I guess I wasn't too clear on this, the scenario is that, after properly charging on day 1, I drive my 72+ mile commute, return to charge (end timer still active) and the JB does nothing in the handshake with the car. The car signifies that it is plugged in, but not charging. The 'on-the-timer' sequence on my dash does not run. When the timer should signal to start charging, it has no reference to the JB to start, therefore charging does not occur, and I drive my wife's ICE to work.

My personal experience with the onboard charger was bad enough for me not to use it. If you have the premium let it do it rather! (My opinion...but I stated earlier in this thread why I don't like the end timer..
I've used the end timer on the car for the few months since getting a Schneider EVSE and had no trouble using either the EVSE start timer or the Car's end timer.

Also see the previous comments about a firmware issue on early juice boxes.
The ftdi is very cool if your a tinkerer.

Hope this helps.
I am sure I will be ordering the cable, but I'll be away from the Leaf for a while on business, so it's on the back burner.
Just today got my dummy inlet in the mail :)
Thanks
Joe
 
Levi8than said:
pthack said:
Here's a question.....

Had a power failure while charging (entire area for 8 hours).....

When I got up in the am, (now with power), the leaf was NOT fully charged. Unplugged and replugged, and it still didn't start charging again.....

Had to POPO (Power-Off,Power-On) the breaker going to the Juicebox to get it to reset and charge again.

Is this expected? Or is the firmware on the Juicebox written allow repowering up (AC cycle) while still plugged into the car. If not, when will this be fixed?

The JB won't care about the power cycling. When the power goes out, the relay will open. Then when the power comes back up, if the vehicle is attached when the power comes back on, it'll go through its normal init sequence of closing the breaker, testing GFI, then opening the breaker and giving the LEAF a chance to communicate. The leaf shouldn't care about that init sequence, but the openEVSE (https://code.google.com/p/open-evse/" onclick="window.open(this.href);return false;) folks suggest that cycling the breaker like that without first checking what's connected to the other end is dangerous and shouldn't be done. Instead they first check if there is something attached on the other end, and if it's car that passes the diode check, they jump straight to communicating with the car.

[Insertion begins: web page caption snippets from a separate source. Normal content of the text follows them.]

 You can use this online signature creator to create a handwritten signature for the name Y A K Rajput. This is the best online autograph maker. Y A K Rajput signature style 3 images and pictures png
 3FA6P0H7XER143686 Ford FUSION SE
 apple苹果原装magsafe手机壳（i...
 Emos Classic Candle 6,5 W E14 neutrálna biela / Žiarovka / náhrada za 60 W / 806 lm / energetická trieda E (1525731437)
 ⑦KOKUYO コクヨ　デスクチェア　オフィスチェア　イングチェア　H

Maybe this section in the code should be reconsidered.

And I've digressed. If the car is connected when the power comes back on it should be given the chance to begin charging. But I'm guessing you are using the Leaf's built-in charger. In that case, when the power came back on, the leaf looked at your charge timer and decide that it wasn't time to charge yet, so it didn't try charging again. I guess this is a pretty good argument for using an RTC + a built-in timer on the charger unit, rather than in the car itself.

Does this sound right?

*Now, I'm answering based on 8.6.5, I haven't looked at older versions of the firmware, but I doubt this is something that would have been missed.


Not sure.....I don't use the charge timer, just the heater timer....Got out to the car well before it would have started, and got in to check the charge.....it wasn't fully charged (I charge to 100%, and it was at 78%), so that's when I tried the unplug car, then replug, and didn't hear the car 'click' like it normally does on a disconnect, and didn't start charging on the re-connect...

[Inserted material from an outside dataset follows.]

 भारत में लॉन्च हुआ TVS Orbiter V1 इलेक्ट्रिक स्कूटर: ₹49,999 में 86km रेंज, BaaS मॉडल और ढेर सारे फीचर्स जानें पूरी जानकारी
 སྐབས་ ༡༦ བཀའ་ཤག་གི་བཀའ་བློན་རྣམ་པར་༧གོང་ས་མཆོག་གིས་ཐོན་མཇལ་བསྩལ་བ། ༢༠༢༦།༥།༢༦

The only thing on the circuit is the Juicebox, so I cycled the breaker (it's installed right next to the panel), so I heard it do the relay test (car unplugged), then replugged the car and it started charging fine....

When power went out, it DID bounce a couple of times before totally dying, so might have confused the ucode in the Juicebox....just wanted to let folks know about this potential exposure....
 
Guys- is the case on your job getting warm after an hour of being on?

Mine is probably 30 degrees warmer than the surroundings at 30 amps. That OK? No fire risk?
 
ImpactVector said:
Guys- is the case on your job getting warm after an hour of being on?

Mine is probably 30 degrees warmer than the surroundings at 30 amps. That OK? No fire risk?

mine does not heat up noticeably to the touch.